After the disappointments of another failed crusade, the Third Crusade, Western forces would never again threaten Muslim power. “From that point on, they were only able to gain access to Jerusalem through diplomacy, not arms.”(Encarta, “Crusades”) In 1199 Innocent III called for another Crusade to regain their power over Jerusalem, To prep up for this Crusade, the ruler of Venice transported French and Flemish Crusaders to the Holy Land. However, the Crusaders never fought the Muslims. They were unable to pay the Venetians the amount they wanted, they had to bargain with the Venetians. In Payment they agreed attack one Zara, one of Venetians rivals. “When Innocent III learned of the expedition, he excommunicated the participants, but the combined force captured Zara in 1202.”(Encarta, “Crusades”) The Venetians knowing they had the crusaders in the palm of their hands had the Crusaders attack the Byzantine capital of Constantinople, which failed on April 13, 1204. For three days and three nights the Crusaders attacked the city. Afterward the Venetians gained control on Byzantine trade. The Latin Empire of Constantinople was recognized, which lasted until the Byzantine Empire regained power in 1261. Also new Crusader states sprang up in Greece and along the Black Sea. The Fourth Crusade did not even threaten the Muslim powers. Trade and commerce had reached the top, as Venice had hoped, but it made the thoughts and beliefs of the Eastern and Western churches differ even more. Crusades after the Fourth were not as huge as the ones before. They were more about personal gain than anything else. “Holy Roman Emperor Frederick II vowed to lead a Crusade in 1215, but for domestic political reasons postponed his departure.”(Barker, 69) Under pressure from Pope Gregory IX, Frederick and his army finally sailed from Italy, but returned within a few days because Frederick was very sick. The pope, enraged with fury, excommunicated the emperor. Frederick did not care about what the pope proposed and head out for the Holy Land in June 1228. There he created his unusual Crusade almost completely by diplomatic negotiations with the Egyptian sultan. The Egyptians restored Jerusalem to the Crusaders and a guarantee from hostilities for ten years. “However, Frederick was ridiculed in Europe for using diplomacy rather than the sword.”(Encarta, “Crusades”).

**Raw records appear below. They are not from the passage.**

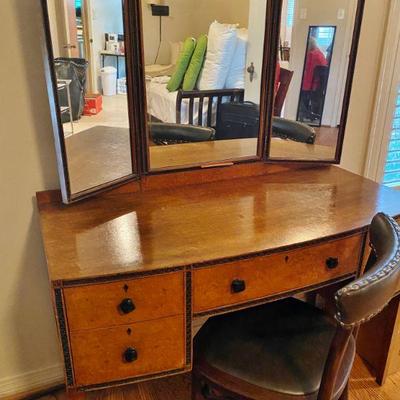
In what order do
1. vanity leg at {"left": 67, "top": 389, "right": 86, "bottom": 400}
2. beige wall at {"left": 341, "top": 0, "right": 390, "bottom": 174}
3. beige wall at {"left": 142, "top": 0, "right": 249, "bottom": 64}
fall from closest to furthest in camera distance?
vanity leg at {"left": 67, "top": 389, "right": 86, "bottom": 400} < beige wall at {"left": 142, "top": 0, "right": 249, "bottom": 64} < beige wall at {"left": 341, "top": 0, "right": 390, "bottom": 174}

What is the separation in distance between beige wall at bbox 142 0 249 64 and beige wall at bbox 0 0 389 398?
32cm

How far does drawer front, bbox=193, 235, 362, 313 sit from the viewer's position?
1066 mm

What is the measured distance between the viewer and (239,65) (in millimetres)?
1470

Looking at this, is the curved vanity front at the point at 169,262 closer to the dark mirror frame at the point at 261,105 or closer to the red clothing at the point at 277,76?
the dark mirror frame at the point at 261,105

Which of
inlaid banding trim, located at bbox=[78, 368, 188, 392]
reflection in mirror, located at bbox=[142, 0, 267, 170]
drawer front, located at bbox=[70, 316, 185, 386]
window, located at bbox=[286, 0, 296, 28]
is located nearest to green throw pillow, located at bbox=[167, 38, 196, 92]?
reflection in mirror, located at bbox=[142, 0, 267, 170]

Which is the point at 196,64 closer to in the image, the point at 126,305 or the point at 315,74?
the point at 315,74

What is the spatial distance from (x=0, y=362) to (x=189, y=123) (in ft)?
3.66

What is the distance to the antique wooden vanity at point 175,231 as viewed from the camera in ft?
3.25

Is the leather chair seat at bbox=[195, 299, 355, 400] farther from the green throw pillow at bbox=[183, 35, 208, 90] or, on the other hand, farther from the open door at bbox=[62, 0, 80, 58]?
the open door at bbox=[62, 0, 80, 58]

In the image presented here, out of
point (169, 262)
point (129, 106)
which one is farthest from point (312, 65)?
point (169, 262)

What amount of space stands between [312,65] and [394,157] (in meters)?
0.86

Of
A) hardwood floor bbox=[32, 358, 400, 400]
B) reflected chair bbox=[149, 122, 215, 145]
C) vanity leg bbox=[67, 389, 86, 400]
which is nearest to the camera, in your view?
vanity leg bbox=[67, 389, 86, 400]

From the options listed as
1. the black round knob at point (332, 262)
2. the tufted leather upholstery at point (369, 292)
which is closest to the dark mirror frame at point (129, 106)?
the black round knob at point (332, 262)

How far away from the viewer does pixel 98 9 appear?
1194 millimetres
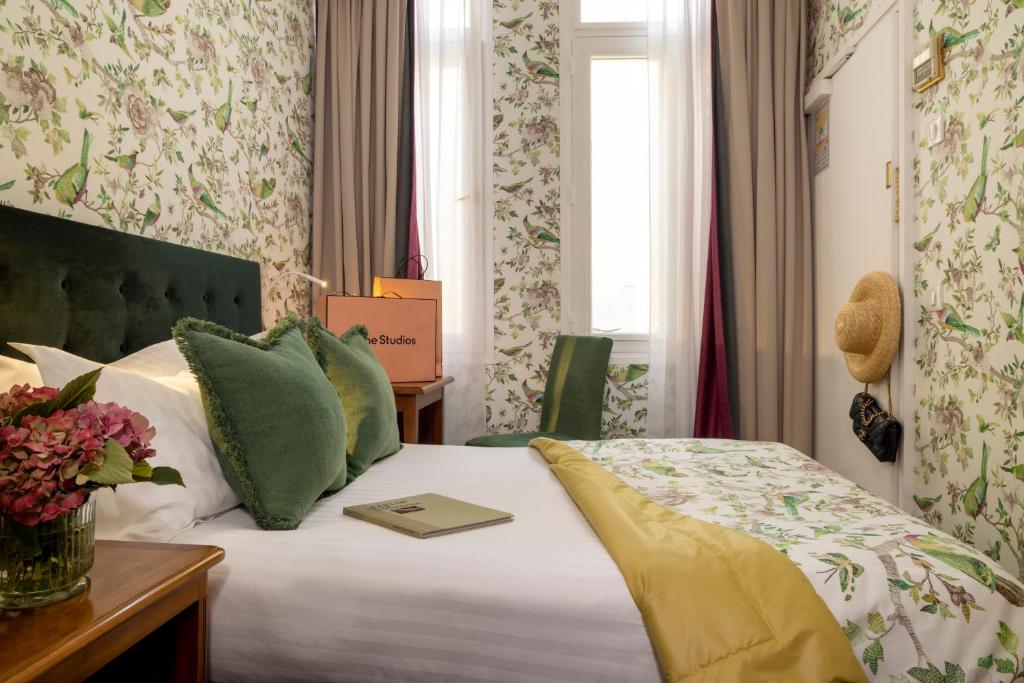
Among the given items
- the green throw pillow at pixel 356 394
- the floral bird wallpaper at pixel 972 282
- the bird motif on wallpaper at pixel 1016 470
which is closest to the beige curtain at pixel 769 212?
the floral bird wallpaper at pixel 972 282

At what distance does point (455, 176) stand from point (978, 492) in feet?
8.20

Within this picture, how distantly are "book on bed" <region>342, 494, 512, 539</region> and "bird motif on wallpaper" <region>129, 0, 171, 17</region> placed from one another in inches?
64.0

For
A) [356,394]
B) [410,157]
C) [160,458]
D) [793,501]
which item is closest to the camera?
[160,458]

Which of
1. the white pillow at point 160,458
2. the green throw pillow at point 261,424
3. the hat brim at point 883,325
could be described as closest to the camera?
the white pillow at point 160,458

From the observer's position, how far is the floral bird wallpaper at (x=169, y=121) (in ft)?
5.45

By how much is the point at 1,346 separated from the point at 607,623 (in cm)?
133

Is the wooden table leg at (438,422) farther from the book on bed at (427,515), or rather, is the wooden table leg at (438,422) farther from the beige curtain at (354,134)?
the book on bed at (427,515)

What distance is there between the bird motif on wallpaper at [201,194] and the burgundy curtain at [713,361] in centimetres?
215

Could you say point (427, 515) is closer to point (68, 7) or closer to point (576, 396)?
point (68, 7)

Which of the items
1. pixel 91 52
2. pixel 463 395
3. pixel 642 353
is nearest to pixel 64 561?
pixel 91 52

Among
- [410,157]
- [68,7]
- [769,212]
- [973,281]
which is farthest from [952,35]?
[68,7]

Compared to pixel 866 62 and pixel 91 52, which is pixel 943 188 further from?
pixel 91 52

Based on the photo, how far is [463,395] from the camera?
3.50 metres

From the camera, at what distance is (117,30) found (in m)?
1.97
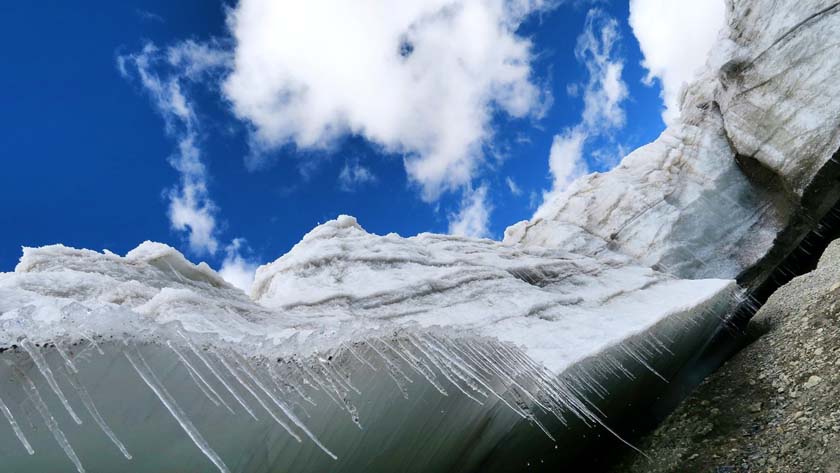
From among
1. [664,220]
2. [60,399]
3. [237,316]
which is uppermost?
[237,316]

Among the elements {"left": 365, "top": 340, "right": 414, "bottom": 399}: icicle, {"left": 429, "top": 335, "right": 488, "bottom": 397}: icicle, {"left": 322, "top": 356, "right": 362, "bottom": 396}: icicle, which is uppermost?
{"left": 322, "top": 356, "right": 362, "bottom": 396}: icicle

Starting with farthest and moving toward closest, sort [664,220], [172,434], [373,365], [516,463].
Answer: [664,220]
[516,463]
[373,365]
[172,434]

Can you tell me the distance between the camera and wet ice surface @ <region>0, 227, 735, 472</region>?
308 cm

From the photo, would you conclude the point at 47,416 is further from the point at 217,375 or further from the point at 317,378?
the point at 317,378

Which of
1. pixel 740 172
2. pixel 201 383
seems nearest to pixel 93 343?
pixel 201 383

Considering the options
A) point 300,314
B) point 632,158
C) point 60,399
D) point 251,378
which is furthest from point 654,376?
point 632,158

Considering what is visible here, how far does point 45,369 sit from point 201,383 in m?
0.91

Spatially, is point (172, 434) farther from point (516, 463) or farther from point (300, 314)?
point (516, 463)

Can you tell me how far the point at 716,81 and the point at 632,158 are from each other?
3.06 metres

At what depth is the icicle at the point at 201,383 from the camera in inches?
134

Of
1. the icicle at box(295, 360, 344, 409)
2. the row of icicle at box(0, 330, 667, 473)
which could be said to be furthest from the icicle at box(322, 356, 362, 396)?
the icicle at box(295, 360, 344, 409)

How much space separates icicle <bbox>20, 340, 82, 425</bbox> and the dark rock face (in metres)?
6.89

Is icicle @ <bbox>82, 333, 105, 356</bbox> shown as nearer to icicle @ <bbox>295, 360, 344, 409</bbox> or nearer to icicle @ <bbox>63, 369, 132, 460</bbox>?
icicle @ <bbox>63, 369, 132, 460</bbox>

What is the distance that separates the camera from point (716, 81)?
15.7 meters
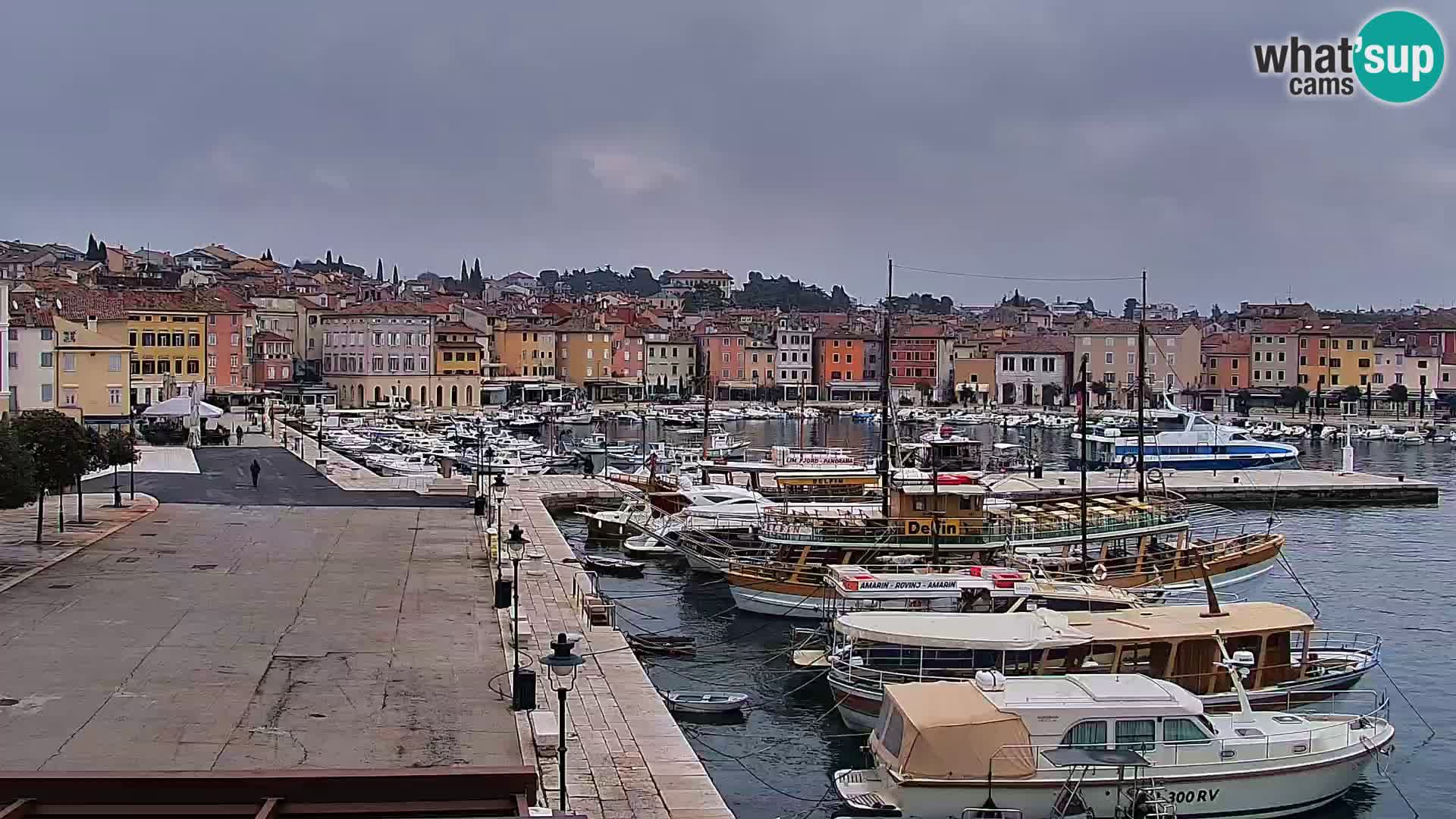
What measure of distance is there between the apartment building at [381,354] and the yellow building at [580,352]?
16863 millimetres

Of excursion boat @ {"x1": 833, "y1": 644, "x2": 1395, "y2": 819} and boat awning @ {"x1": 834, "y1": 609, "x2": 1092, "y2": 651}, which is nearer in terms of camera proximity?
excursion boat @ {"x1": 833, "y1": 644, "x2": 1395, "y2": 819}

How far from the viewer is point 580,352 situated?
125188 mm

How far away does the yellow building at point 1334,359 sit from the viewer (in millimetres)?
115875

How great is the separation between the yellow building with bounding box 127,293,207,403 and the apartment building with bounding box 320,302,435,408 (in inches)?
910

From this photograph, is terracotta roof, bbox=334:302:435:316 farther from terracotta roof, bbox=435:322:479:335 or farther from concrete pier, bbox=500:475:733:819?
concrete pier, bbox=500:475:733:819

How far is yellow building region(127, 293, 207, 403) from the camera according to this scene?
80375mm

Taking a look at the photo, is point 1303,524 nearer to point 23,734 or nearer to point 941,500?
point 941,500

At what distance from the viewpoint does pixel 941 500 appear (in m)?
31.5

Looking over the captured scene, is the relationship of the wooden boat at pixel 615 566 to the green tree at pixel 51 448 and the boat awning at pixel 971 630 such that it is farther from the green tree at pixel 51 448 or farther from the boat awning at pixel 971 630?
the boat awning at pixel 971 630


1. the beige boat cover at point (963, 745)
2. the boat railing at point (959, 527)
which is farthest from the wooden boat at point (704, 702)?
the boat railing at point (959, 527)

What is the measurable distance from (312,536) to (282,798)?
77.6 feet

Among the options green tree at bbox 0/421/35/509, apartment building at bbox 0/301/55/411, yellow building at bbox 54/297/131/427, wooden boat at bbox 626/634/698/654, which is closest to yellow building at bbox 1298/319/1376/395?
yellow building at bbox 54/297/131/427

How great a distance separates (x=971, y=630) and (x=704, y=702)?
4.03m

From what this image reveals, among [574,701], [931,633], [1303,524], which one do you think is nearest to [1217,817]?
[931,633]
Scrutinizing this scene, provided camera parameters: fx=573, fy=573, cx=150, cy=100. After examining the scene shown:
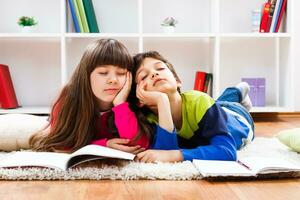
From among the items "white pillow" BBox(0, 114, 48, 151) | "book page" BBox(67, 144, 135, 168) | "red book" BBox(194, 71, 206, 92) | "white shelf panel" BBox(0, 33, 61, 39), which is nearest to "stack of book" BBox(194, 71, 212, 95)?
"red book" BBox(194, 71, 206, 92)

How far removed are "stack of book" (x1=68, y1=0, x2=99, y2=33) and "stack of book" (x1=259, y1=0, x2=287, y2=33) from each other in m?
1.06

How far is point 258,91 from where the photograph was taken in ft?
12.2

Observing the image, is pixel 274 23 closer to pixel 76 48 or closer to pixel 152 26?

In Conclusion the Crusades were a failure. They gained everything so fast, but it was slowly lost. “On the other hand, to hold territory under a Christian banner so far from home, given the contemporary conditions of transport and communication, was impressive.”(Encarta, “Crusades”). The most important effect of the Crusades was economic. The Italian cities prospered from the transport of Crusaders and replaced Byzantines and Muslims as merchant-traders in the Mediterranean. Trade passed through Italian hands to Western Europe with a tremendous profit. This power became the basis of economics in the Italian Renaissance. It also made powers such as the Atlantic like Spain and Portugal to seek trade through India and China. “Their efforts, through such explorers as Vasco da Gama and Christopher Columbus, helped to open most of the world to European trade dominance and colonization and to shift the center of commercial activity from the Mediterranean to the Atlantic.”(Encarta, “Crusades”).

Barker, Ernest. The Crusades: Books for Libraries Press. New York. 1923.

Krey, August C. The First Crusade: The accounts of Eye-Witnesses and Participants.
Princeton University Press. 1921
Mayer, Hans Eberhard. The Crusades: Second Edition. Oxford University Press. 1965
Microsoft Encarta encyclopedia 2004.